▶ _Exercise 1_:
Copy the passage of the article on the novel Coyote between "Plot summary" and "soldiers become stowaways.", inclusive, word for word.
▶ _Exercise 2_:
Pick up the article on the novel Coyote right after its last sentence and keep writing.

▶ _Excerpted text_:
== Segment start ==
Coyote (2002) is a  science fiction novel by American writer Allen Steele.  The book is a compilation of some of Steele's short stories into one novel. Perspective is taken from many of the major characters of the book.

Coyote is part of a trilogy which includes Coyote Rising and Coyote Frontier. There are three spinoff novels, Spindrift, Galaxy Blues, and Hex, which are set in the same universe, although not directly tied to the events in Coyote. The series is continued by the Coyote Chronicles, a two-book series, including Coyote Horizon, released in March 2009 and Coyote Destiny, which was released on March 2, 2010.

Plot summary 

The year is 2070. The United Republic of America, under an authoritarian conservative New Christian Right regime constructed after the Second American Revolution, is managed by Liberty Party autocrats. It faces economic sanctions from other powers due to its repressive and xenophobic policies, notably its unilateral establishment of an orbiting nuclear weapons delivery system. The nation has built its first starship: the URSS Alabama. The welcoming celebration for Captain Robert E. Lee takes a sudden turn when Lee initiates his plan to steal the Alabama. Working with a handful of conspirators, Lee manages to alter the computer software and override the clearance codes. URS soldiers storm aboard to stop Lee, but they are too late. Not wishing to abandon their orders, Colonel Reese and the other soldiers become stowaways.

Captain Lee knew exactly what he was doing. His destination: the 47 Ursae Majoris system, some 46 light years away—far enough to escape the tyrannical United Republic. At a cruise velocity of .2c, Alabama would not arrive at its destination until 230 earth years have passed. So the crew of 104 soldiers, scientists, and civilians were put in biostasis, to be awakened from their virtual immortality by the ship's AI 226 years into the future. (Four years are spared due to time dilation.) 47 Ursae Majoris' system has four planets- named Fox, Raven, Bear and Wolf after Native American mythology. Bear has six satellites- Dog, Hawk, Eagle, Coyote, Snake and Goat. Of these six, Coyote is large enough to support its own biosphere.

Just three months into the journey, something goes terribly wrong. Leslie Gillis, the senior communications officer, is awakened from biostasis. Expecting the year to be 2300, Gillis is horrified when he questions the AI. There was a mix up, and now it is inexplicably impossible for Gillis to return to his dreamless sleep. His gruelling options are either suicide or a lonely existence surviving off the ship's supplies. While suicide may be more honorable than devouring his crewmates’ rations, Gillis chooses life.
== Segment end ==
▶ _Data excerpt_:
== Segment start ==
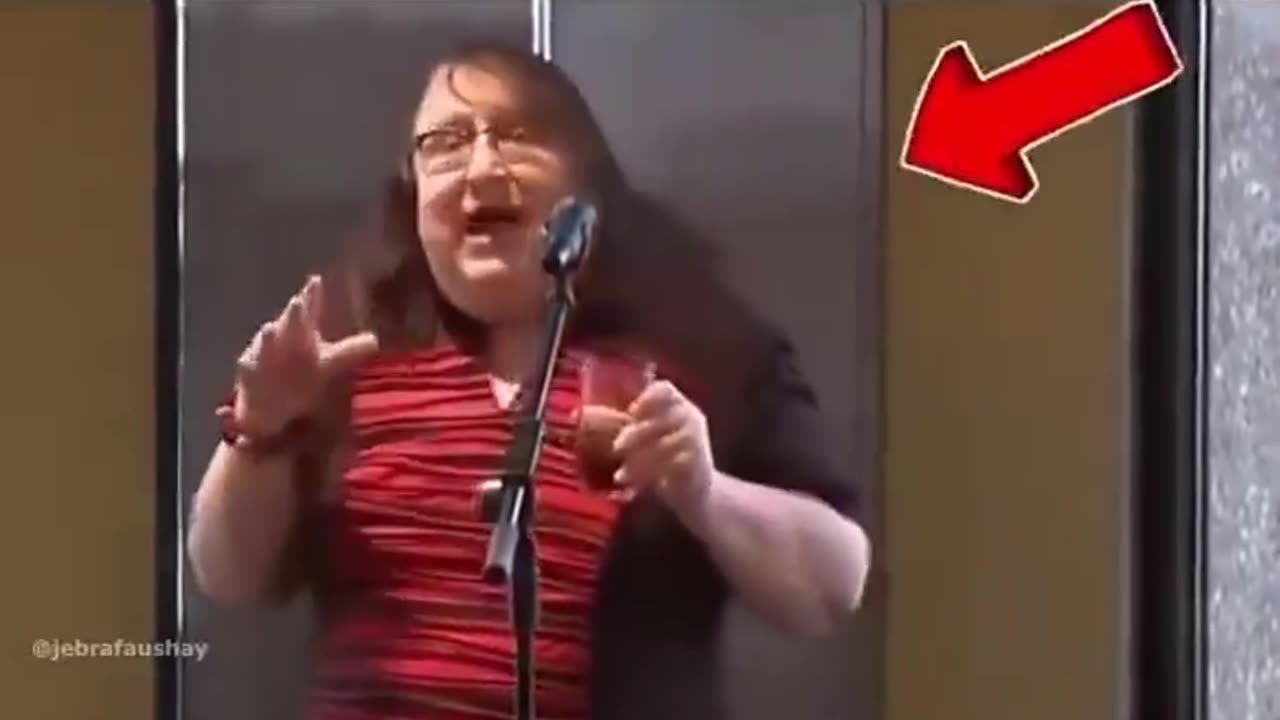 TODAY IS TRANSGENDER DAY OF VISIBILITY MEET THE PERSON WHO CREATED THIS VERY SPECIAL HOLIDAY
== Segment end ==
▶ _Task answer 1_:
Plot summary 

The year is 2070. The United Republic of America, under an authoritarian conservative New Christian Right regime constructed after the Second American Revolution, is managed by Liberty Party autocrats. It faces economic sanctions from other powers due to its repressive and xenophobic policies, notably its unilateral establishment of an orbiting nuclear weapons delivery system. The nation has built its first starship: the URSS Alabama. The welcoming celebration for Captain Robert E. Lee takes a sudden turn when Lee initiates his plan to steal the Alabama. Working with a handful of conspirators, Lee manages to alter the computer software and override the clearance codes. URS soldiers storm aboard to stop Lee, but they are too late. Not wishing to abandon their orders, Colonel Reese and the other soldiers become stowaways.

▶ _Task answer 2_:
After a brief chat with the AI, Gillis learns that Eric Gunther was originally scheduled to awake three months into the trip. Gunther is an agent for the URA, and would attempt to contact the president, or destroy the ship. The program was changed at the last minute to wake someone else instead - Les Gillis. Gillis leaves a note for Captain Lee explaining Gunther's plans for treason. Why they were changed at the last minute remains a mystery, but it was a change that would cost Gillis his life.

During Leslie Gillis’ solitary life, he did everything he could to keep from going insane, attempting to eat and sleep at regular hours, reading all of the books which were on board, playing chess against the AI, writing stories, and painting. Using practically all of the ship's art supplies, Gillis created a story about a prince named Rupurt and the fantastic alien world he lived in. He painted scenes of his books on the ship's inside walls. Eventually, Gillis died in his old age after a fall from a ladder while trying to get a better look at an alien ship he had seen. The AI automatically expelled his body into space with the arms of a maintenance bot, and the ship sailed on to 47 Ursae Majoris with no more incidents.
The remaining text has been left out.